Ali: And yeah, why the wind that clearly was meant to save his life happened. Why would they sell a four year old into slavery? I’m like, if they’ve killed this whole family, why take this one kid and sell them into slavery? Is that just because, he’s not going to really remember, it’s fine? Because, I don’t know. I’m against slavery as an institution. Let’s come out really strong against slavery. But I’m also like, is a four year old going to be a particularly effective slave? Like, I don’t think so.

Bree: So it does make you wonder why they didn’t sell the rest of them.

Aradia: Right.

Bree: Is it just because he fit in the cage so they could like, transport him?

Ali: Did he fit in the cat cage? What was in the cage? That’s another question. What was in the cage before him? Does it matter?

Aradia: Were they slave traders or was it opportunistic kidnapping?

Ali: Like they’re like, Oh fuck, we ended up with this four year old. I know what to do! Weird Uncle Bob has an idea, he has a friend. He’s like, Oh, we got a kid. He fell off the back of a truck.
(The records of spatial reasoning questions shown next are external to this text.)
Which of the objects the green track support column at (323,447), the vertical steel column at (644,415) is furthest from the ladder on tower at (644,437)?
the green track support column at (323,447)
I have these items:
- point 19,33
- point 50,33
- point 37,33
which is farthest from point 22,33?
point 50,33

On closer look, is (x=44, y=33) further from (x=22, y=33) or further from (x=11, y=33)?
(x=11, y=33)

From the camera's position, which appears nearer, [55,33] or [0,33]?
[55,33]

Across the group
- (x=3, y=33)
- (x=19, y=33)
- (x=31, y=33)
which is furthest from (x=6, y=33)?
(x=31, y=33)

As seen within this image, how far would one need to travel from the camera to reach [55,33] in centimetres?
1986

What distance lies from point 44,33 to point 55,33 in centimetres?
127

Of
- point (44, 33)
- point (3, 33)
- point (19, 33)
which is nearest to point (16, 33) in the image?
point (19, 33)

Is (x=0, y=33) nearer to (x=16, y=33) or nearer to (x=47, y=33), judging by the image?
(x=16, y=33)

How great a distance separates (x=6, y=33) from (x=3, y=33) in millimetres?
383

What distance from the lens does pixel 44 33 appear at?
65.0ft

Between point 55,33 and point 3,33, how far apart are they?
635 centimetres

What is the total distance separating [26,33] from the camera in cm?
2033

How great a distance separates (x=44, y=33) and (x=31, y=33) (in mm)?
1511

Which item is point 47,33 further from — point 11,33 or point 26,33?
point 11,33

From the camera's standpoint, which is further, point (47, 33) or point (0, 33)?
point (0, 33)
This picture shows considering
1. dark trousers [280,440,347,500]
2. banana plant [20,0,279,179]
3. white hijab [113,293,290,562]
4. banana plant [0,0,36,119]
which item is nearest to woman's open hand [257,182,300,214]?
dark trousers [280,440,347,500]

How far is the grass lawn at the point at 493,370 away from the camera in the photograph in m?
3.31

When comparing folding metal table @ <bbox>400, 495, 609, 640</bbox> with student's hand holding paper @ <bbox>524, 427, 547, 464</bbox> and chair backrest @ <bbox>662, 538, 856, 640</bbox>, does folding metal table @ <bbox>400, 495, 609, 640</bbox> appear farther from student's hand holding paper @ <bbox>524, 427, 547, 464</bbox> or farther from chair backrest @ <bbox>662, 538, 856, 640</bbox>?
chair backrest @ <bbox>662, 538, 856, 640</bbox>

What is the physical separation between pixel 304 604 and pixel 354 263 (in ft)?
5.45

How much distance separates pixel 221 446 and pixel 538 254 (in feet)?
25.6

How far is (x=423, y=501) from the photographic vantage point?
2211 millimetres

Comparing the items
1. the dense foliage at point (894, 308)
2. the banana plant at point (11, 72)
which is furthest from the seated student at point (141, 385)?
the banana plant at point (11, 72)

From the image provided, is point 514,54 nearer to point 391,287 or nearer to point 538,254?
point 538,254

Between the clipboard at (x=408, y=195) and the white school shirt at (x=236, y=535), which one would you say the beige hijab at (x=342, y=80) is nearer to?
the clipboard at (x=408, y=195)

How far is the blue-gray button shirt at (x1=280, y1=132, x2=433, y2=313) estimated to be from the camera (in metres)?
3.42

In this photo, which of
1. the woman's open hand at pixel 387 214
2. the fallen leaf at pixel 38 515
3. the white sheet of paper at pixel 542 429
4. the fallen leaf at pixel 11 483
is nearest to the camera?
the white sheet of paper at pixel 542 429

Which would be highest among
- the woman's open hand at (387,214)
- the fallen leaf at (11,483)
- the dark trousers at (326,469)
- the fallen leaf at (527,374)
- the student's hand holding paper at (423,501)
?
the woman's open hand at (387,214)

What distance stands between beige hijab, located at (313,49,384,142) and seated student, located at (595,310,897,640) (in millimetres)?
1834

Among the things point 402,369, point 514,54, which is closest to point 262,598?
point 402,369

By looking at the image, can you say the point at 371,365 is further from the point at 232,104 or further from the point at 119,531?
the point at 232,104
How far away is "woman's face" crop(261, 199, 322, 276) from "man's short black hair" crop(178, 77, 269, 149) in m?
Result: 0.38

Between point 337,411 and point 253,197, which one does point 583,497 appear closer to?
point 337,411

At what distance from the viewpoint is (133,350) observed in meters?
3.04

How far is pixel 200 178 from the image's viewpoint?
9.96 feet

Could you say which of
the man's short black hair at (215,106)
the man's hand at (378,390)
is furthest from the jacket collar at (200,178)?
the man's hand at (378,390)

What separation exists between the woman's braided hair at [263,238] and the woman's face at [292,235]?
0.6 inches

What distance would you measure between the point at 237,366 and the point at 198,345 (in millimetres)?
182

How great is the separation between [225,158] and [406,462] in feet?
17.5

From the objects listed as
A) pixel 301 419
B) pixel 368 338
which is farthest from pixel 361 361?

Bree: Take him to Scraller.

Ali: To Scraller!

Aradia: I’d be fine if we never saw him again.

Ali: I’d be very. You know what I did like, though? That there was some, like, weirdness against this boy. It was not played for laughs and it was objectively bad. I liked that. I didn’t like that it happened, but I liked that, if we’re going to go there, honor what you’re doing.

Bree: So basically Collan goes, he’s, you know, he’s knocked over by the wind. He’s taken and sold into slavery to this man named Scraller, who is quite a controversial character. They make it clear that Scraller is unusual, because he is a man who owns property and the only reason he owns property is that all the women in his family have, quote unquote, mysteriously died.

Ali: Can we talk about what an icon his mother is? She births him and she’s like, he’s going to suck. I’mma dip and then I’m going to wait in the afterlife to be like, see, I told you, he would suck. I think that’s hilarious.

Bree: Yes. Yes. Scraller’s mother, MVP.

Ali: She’s like, I hate it here.

Bree: She’s like, I’m sorry I did this to you.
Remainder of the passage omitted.